La Cour cassation souffle le chaud et le froid sur le principe de liberté des dispositions des statuts de SAS alors que beaucoup sont en droit de penser (et de dire) que cette liberté est soumise à un climat plutôt équatorial.
Rien ne laisse envisager que cette liberté statutaire puisse être « conditionnelle » puisque la loi, elle-même, prévoit que l’organisation et le fonctionnement de la SAS dépendent essentiellement du contenu des statuts. Témoins en sont les articles :
- L. 227-5 : « les statuts fixent les conditions dans lesquelles la société est dirigée »,
- L. 227-9, 1er al. « les statuts déterminent les décisions qui doivent être prises collectivement par les associés, dans les formes et conditions qu’ils prévoient »,
- L. 227-13 et s. contiennent à divers degrés le rappel que « les statuts peuvent prévoir… ».
Allant jusqu’à prévoir à L.227-15 que « Toute cession effectuée en violation des clauses statutaires est nulle », disposition par laquelle la loi ne laisse aucun choix que de frapper de nullité l’acte contraire aux dispositions libres des statuts.
Certains auteurs ( Germain M., Périn P.-L., SAS – La société par actions simplifiée, juill. 2016, Lextenso, 9782306000687, 12/07/2016) ont pu, sans exagération, écrire que « le rédacteur des statuts d’une SAS est invité à écrire la règle du jeu à partir d’une page blanche ».
Dans ce contexte d’invitation à la liberté contractuelle entre associés, la Cour de cassation pourrait avoir montré du doigt la fin de la récréation par une décision du 19 mars 2022 (Cass.
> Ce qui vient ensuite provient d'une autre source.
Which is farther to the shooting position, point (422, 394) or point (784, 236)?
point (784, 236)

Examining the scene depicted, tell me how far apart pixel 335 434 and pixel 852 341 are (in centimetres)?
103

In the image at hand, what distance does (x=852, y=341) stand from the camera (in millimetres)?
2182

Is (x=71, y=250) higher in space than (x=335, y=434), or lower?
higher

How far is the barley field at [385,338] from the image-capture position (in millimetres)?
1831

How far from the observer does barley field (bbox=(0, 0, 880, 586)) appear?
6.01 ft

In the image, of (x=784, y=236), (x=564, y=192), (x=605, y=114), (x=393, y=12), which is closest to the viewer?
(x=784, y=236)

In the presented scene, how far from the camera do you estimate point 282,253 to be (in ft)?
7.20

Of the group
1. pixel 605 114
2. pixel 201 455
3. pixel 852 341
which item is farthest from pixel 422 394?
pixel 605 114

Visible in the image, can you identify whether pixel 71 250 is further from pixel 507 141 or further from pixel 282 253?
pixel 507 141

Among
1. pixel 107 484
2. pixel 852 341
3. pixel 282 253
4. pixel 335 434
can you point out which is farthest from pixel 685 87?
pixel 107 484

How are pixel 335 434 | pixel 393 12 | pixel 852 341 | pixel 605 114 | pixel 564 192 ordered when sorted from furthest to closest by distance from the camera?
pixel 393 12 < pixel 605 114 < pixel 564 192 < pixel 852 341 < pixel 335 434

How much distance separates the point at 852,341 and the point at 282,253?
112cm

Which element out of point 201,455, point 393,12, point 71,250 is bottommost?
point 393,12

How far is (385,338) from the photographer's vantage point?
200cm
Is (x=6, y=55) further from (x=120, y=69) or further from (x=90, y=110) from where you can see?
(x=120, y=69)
Com., 19 janv. 2022, n° 19-12.696, B), puis la rouvrir par une seconde décision du 09 mars 2022 (Cass. Com., 9 mars 2022, n° 19-25.795, B).
Dans la première affaire, il s’agissait du sort d’une décision prise en assemblée extraordinaire en faveur de l’augmenter le capital social d’une SAS, par émission de nouvelles actions et corrélativement suppression du droit préférentiel de souscription des associés en vue de réserver la souscription de l’augmentation de capital à la société président la société. Rien d’anormal en soi sauf les dispositions des statuts qui, dans leur article 17, prévoyaient :
« les décisions collectives des associés sont adoptées à la majorité du tiers des droits de vote des associés, présents ou représentés, habilités à prendre part au vote considéré. »
La cour d’appel avait considéré que cette décision, ayant recueilli le tiers des droits de vote des associés présents ou représentés, avait été adoptée en conformité avec la majorité édictée par les statuts.
La haute juridiction va casser cet arrêt en énonçant que la liberté des statuts d’une SAS « trouve sa limite dans la nécessité d’instituer une règle d’adoption des résolutions soumises à l’examen collectif des associés qui permette de départager ses partisans et ses adversaires » (sic) et d’ajouter, « les résolutions d’une SAS ne peuvent être adoptées par un nombre de voix inférieur à la majorité simple des votes exprimés. » .
Certes la clause des statuts pouvait paraître surprenante, mais elle n’en constituait pas moins la règle choisie librement par les parties comme la loi le leur permettait. Des droits de vote multiples en faveur du groupe de la société présidente eussent été peut être plus efficaces.
Dans la seconde affaire, il s’agissait de la révocation d’un directeur général de ses fonctions. Ce dirigeant faisait valoir que la révocation était intervenue sans juste motif et dans conditions brutales et vexatoires. Les statuts de la SAS ne subordonnaient pas la révocation du dirigeant à l’existence de telles conditions.
La cour confirmait en faisant ressortir que la circonstance de l’inexistence de faute ne signifiait pas que la révocation soit intervenue dans des conditions brutales et vexatoires. Dans son recours en cassation, le directeur général en question maintenait « qu’en l’absence de mention statutaire dispensant la société de justifier d’un motif pour procéder à la révocation du dirigeant, la révocation ne peut intervenir que pour un juste motif. »
La Cour n’a pas suivi cette voie et a rejeté le pourvoi. Elle a confirmé la position de la cour d’appel puisque les dispositions des statuts (Art. 18) n’exigeaient pas de conditions. Ces dispositions stipulaient juste que les dirigeants autres que le Président « sont révocables à tout moment par l’associé unique ou, en cas de pluralité d’associés, par l’assemblée générale ordinaire des associés sur proposition du président ».